Freestanding Emergency Centers Seek Non-Emergent Care Waiver

During the COVID-19 pandemic, the centers would like to be able to bill like a hospital or urgent care.

Freestanding emergency centers are looking to change the rules to treat non-emergent care during the pandemic. The Texas Association of Freestanding Emergency Centers sent a letter to Human Services Commissioner Cecile Young to seek a waiver allowing for the change. 

Current regulations mean that FECs can’t provide outpatient services despite having the necessary staff and equipment. When a patient shows up to one of the centers for a COVID-19 test, they will be charged emergency room rates. “While the test itself might be offered at no cost to the patient, FECs are emergency rooms, and must bill the visit as an emergency room visit under Texas Law,” said Dr. Edward Wright, founding member of Prestige Emergency Room in San Antonio via release. 

FEC’s would like patients to be able to stay in their facility for longer than 23 hours without penalty of compliance issues to reduce hospital admissions. Hospitals in Dallas have never been near capacity, as Mayor Eric Johnson reports that Dallas hospitals are at 65 percent capacity. The letter asked for a waiver to allow FECs to bill similar to hospitals or urgent care facilities. 

“I encourage HHSC to ease the regulatory burden and adjust to allow FECs to offer outpatient services during this healthcare crisis,” said Wright via release. “Our members and their staff have been an integral part of fighting COVID-19 in Texas, and they will continue to work to keep our communities safe and healthy.”

Dataset excerpts
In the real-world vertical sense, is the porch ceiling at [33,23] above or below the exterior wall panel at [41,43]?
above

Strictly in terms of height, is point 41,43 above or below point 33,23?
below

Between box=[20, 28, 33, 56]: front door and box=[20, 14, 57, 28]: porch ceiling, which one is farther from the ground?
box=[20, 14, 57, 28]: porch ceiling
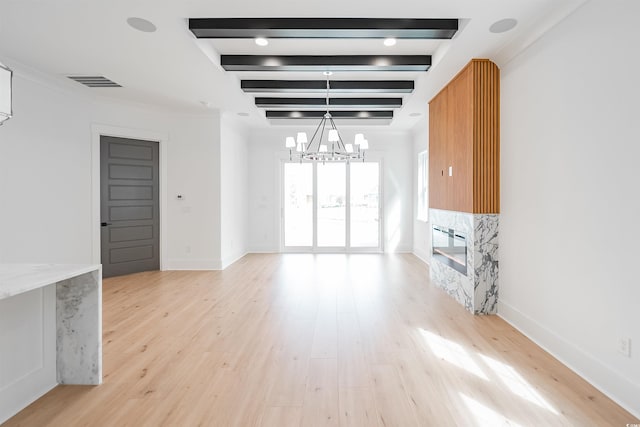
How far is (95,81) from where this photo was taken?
4574mm

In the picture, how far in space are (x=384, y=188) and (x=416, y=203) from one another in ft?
2.67

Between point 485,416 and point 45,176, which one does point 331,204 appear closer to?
point 45,176

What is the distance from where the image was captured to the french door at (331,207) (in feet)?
26.3

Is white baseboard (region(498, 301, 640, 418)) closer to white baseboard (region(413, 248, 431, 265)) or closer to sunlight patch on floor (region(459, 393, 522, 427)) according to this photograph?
sunlight patch on floor (region(459, 393, 522, 427))

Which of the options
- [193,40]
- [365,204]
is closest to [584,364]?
[193,40]

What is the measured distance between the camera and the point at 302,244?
810 centimetres

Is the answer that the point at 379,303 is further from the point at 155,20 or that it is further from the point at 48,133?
the point at 48,133

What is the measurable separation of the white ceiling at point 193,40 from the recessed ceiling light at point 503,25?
2.0 inches

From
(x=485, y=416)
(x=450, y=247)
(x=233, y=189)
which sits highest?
(x=233, y=189)

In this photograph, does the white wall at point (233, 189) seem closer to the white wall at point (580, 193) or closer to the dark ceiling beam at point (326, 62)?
the dark ceiling beam at point (326, 62)

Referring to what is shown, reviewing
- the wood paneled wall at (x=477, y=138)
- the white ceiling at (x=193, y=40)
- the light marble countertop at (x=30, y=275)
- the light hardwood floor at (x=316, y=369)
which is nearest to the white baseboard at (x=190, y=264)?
the light hardwood floor at (x=316, y=369)

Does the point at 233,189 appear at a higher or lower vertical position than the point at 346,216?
higher

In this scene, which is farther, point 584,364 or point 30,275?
point 584,364

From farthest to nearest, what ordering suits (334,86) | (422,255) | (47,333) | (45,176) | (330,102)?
(422,255), (330,102), (334,86), (45,176), (47,333)
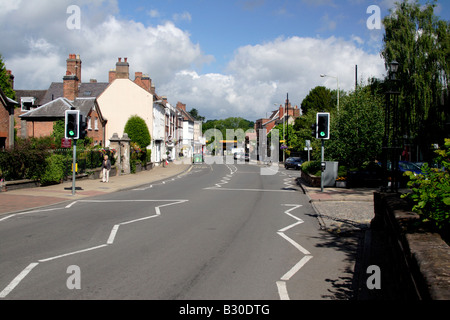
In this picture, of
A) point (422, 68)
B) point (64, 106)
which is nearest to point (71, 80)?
point (64, 106)

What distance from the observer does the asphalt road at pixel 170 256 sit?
575cm

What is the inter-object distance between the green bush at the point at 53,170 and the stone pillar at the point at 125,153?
404 inches

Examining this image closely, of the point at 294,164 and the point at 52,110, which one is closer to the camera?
the point at 52,110

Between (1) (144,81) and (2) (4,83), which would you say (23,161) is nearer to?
(2) (4,83)

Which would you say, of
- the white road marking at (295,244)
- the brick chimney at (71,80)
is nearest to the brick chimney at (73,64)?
the brick chimney at (71,80)

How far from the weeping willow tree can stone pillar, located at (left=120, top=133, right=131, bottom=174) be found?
905 inches

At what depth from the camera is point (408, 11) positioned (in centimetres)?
3534

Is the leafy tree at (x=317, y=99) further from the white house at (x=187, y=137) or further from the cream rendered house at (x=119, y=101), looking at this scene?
the white house at (x=187, y=137)

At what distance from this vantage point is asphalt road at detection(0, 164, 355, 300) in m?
5.75

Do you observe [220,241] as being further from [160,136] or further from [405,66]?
[160,136]

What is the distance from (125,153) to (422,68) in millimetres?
26044

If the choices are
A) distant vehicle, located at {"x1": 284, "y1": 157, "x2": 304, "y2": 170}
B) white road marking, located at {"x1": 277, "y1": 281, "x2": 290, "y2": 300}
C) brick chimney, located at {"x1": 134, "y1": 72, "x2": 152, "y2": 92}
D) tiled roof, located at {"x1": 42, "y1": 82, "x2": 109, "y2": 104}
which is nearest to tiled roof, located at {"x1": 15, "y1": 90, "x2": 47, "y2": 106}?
tiled roof, located at {"x1": 42, "y1": 82, "x2": 109, "y2": 104}

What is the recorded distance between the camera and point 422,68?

What you will do: Print the part of the article on freestanding emergency centers that runs from "Freestanding emergency centers are" up to and including "Antonio via release.".

Response:
Freestanding emergency centers are looking to change the rules to treat non-emergent care during the pandemic. The Texas Association of Freestanding Emergency Centers sent a letter to Human Services Commissioner Cecile Young to seek a waiver allowing for the change. 

Current regulations mean that FECs can’t provide outpatient services despite having the necessary staff and equipment. When a patient shows up to one of the centers for a COVID-19 test, they will be charged emergency room rates. “While the test itself might be offered at no cost to the patient, FECs are emergency rooms, and must bill the visit as an emergency room visit under Texas Law,” said Dr. Edward Wright, founding member of Prestige Emergency Room in San Antonio via release.